In [1]:
import matplotlib.pyplot as plt
import numpy as np
import pandas as pd
import seaborn as sns
from sklearn.linear_model import LinearRegression
%config InlineBackend.figure_format = "retina"
%matplotlib notebook

# References
- https://scikit-learn.org/stable/modules/generated/sklearn.linear_model.LinearRegression.html

# Data

In [2]:
df = sns.load_dataset("tips")
df

Unnamed: 0,total_bill,tip,sex,smoker,day,time,size
0,16.99,1.01,Female,No,Sun,Dinner,2
1,10.34,1.66,Male,No,Sun,Dinner,3
2,21.01,3.50,Male,No,Sun,Dinner,3
3,23.68,3.31,Male,No,Sun,Dinner,2
4,24.59,3.61,Female,No,Sun,Dinner,4
...,...,...,...,...,...,...,...
239,29.03,5.92,Male,No,Sat,Dinner,3
240,27.18,2.00,Female,Yes,Sat,Dinner,2
241,22.67,2.00,Male,Yes,Sat,Dinner,2
242,17.82,1.75,Male,No,Sat,Dinner,2


In [3]:
def plot_data():
    fig = plt.figure()
    ax = fig.add_subplot(projection="3d")
    ax.scatter("total_bill", "size", "tip", data=df)
    ax.set(xlabel="total_bill", ylabel="size", zlabel="tip")

In [4]:
plot_data()

<IPython.core.display.Javascript object>

# Using linear regression to make predictions

Linear regression predictor: $h(\mathbf{x}) = \mathbf{w}^T\mathbf{x}$ where $\mathbf{w}$ is the weight vector and $\mathbf{x}$ is a feature vector.
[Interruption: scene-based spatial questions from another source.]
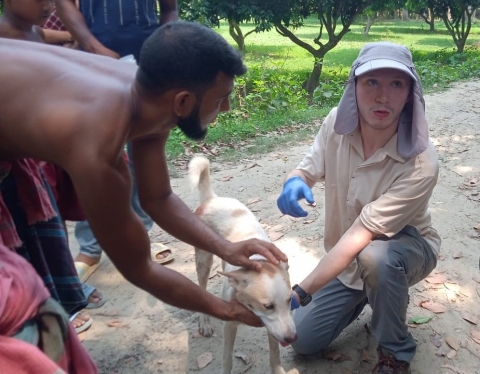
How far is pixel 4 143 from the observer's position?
1682 mm

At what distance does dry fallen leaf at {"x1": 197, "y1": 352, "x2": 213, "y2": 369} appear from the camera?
3076mm

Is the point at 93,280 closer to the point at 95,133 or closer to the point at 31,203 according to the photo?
the point at 31,203

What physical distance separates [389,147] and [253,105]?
18.5 ft

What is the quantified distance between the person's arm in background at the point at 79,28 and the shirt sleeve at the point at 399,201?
6.04 feet

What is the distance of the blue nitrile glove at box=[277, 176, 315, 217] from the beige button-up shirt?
0.56 ft

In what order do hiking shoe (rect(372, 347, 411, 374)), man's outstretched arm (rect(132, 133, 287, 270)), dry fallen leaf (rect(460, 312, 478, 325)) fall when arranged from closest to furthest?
man's outstretched arm (rect(132, 133, 287, 270)), hiking shoe (rect(372, 347, 411, 374)), dry fallen leaf (rect(460, 312, 478, 325))

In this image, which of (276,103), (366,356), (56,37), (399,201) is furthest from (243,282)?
(276,103)

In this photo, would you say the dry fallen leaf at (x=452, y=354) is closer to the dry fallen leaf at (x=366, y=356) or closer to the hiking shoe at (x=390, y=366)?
the hiking shoe at (x=390, y=366)

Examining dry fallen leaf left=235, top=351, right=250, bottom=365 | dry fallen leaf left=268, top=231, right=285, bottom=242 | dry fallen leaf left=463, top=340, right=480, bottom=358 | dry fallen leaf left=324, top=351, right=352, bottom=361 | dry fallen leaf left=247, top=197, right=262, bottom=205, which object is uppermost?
dry fallen leaf left=463, top=340, right=480, bottom=358

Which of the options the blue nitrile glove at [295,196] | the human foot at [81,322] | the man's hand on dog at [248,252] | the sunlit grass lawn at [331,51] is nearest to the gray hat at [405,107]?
the blue nitrile glove at [295,196]

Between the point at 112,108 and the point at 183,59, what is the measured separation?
27cm

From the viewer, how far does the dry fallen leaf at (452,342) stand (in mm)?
3098

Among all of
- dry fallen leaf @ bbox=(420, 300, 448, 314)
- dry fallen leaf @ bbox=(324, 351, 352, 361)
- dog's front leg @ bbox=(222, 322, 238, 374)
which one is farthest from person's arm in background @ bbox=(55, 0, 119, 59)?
dry fallen leaf @ bbox=(420, 300, 448, 314)

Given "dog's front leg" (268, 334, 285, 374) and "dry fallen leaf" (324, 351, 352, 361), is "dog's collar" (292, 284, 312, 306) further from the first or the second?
"dry fallen leaf" (324, 351, 352, 361)
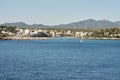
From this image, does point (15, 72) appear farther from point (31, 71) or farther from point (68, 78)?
point (68, 78)

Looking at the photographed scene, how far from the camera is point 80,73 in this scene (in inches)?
1959

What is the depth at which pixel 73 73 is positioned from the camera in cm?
4950

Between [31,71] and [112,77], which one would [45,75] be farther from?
[112,77]

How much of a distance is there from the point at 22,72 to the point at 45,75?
4.13 m

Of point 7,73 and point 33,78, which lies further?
point 7,73

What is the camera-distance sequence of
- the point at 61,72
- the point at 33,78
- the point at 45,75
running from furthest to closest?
the point at 61,72 → the point at 45,75 → the point at 33,78

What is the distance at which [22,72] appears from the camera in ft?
164

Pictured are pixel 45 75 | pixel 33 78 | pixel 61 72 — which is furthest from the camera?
pixel 61 72

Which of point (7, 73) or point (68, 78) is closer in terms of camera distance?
point (68, 78)

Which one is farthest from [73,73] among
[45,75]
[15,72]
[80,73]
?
[15,72]

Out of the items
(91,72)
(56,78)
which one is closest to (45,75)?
(56,78)

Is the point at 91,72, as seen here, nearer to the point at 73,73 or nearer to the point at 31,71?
the point at 73,73

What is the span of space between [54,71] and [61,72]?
1446 mm

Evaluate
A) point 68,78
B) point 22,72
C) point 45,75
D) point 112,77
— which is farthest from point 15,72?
point 112,77
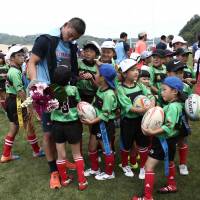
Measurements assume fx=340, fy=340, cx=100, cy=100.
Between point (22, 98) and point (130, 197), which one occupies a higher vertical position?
point (22, 98)

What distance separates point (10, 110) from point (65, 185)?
184 cm

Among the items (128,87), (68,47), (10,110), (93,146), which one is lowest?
(93,146)

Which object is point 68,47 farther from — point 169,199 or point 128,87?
point 169,199

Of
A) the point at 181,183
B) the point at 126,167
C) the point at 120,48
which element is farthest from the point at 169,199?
the point at 120,48

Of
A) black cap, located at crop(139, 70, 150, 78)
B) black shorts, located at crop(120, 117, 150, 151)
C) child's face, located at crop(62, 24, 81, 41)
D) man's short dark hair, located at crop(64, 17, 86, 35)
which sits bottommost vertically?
black shorts, located at crop(120, 117, 150, 151)

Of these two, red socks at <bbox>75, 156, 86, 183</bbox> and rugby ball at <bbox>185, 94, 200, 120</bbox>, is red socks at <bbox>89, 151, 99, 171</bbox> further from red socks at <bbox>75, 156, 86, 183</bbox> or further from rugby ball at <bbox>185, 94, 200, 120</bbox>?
rugby ball at <bbox>185, 94, 200, 120</bbox>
Let's use scikit-learn to fit a weight vector from the data to predict `tip` using the features `total_bill` and `size`.

In [5]:
w_star = LinearRegression(fit_intercept=False).fit(df[["total_bill", "size"]], df["tip"]).coef_
print(f"weight vector = [{w_star[0]:.2f}, {w_star[1]:.2f}]")
print("feature vector = [total_bill, size]")
print(f"tip = {w_star[0]:.2f} * total_bill + {w_star[1]:.2f} * size")

weight vector = [0.10, 0.36]
feature vector = [total_bill, size]
tip = 0.10 * total_bill + 0.36 * size


In [6]:
def plot_hyperplane():
    fig = plt.figure()
    ax = fig.add_subplot(projection="3d")
    ax.scatter("total_bill", "size", "tip", data=df)
    ax.set(xlabel="total_bill", ylabel="size", zlabel="tip")

    xx, yy = np.meshgrid(df["total_bill"].agg(["min", "max"]), df["size"].agg(["min", "max"]))
    zz = w_star[0] * xx + w_star[1] * yy
    ax.plot_surface(xx, yy, zz, alpha=.5)
    return ax

In [7]:
plot_hyperplane();

<IPython.core.display.Javascript object>

# How do we find the best weight vector?

Ordinary least squares (OLS) is the most common linear regression method and is the method used above by scikit-learn. OLS aims to minimize the residual sum of squares (RSS):

$$RSS = \sum_{i=1}^n \left(h(\mathbf{x}_i) - y_i\right)^2 = \sum_{i=1}^n \left(\mathbf{w}^T\mathbf{x}_i - y_i\right)^2$$

Equivalently, OLS minimizes mean squared error (MSE) loss:
$$L(\mathbf{w}) = \frac{1}{n}\sum_{i=1}^n \left(\mathbf{w}^T\mathbf{x}_i - y_i\right)^2$$

$$\mathbf{w}^* = \textrm{argmin}_\mathbf{w} L(\mathbf{w})$$

In [8]:
def plot_residuals():
    ax = plot_hyperplane()
    for x, y, z0, z1 in zip(df["total_bill"], df["size"], df["tip"], df[["total_bill", "size"]] @ w_star):
        ax.plot([x, x], [y, y], [z0, z1], c="r", lw=.5)

In [9]:
plot_residuals()

<IPython.core.display.Javascript object>

In [10]:
def L(w):
    return np.mean((df[["total_bill", "size"]] @ w - df["tip"])**2)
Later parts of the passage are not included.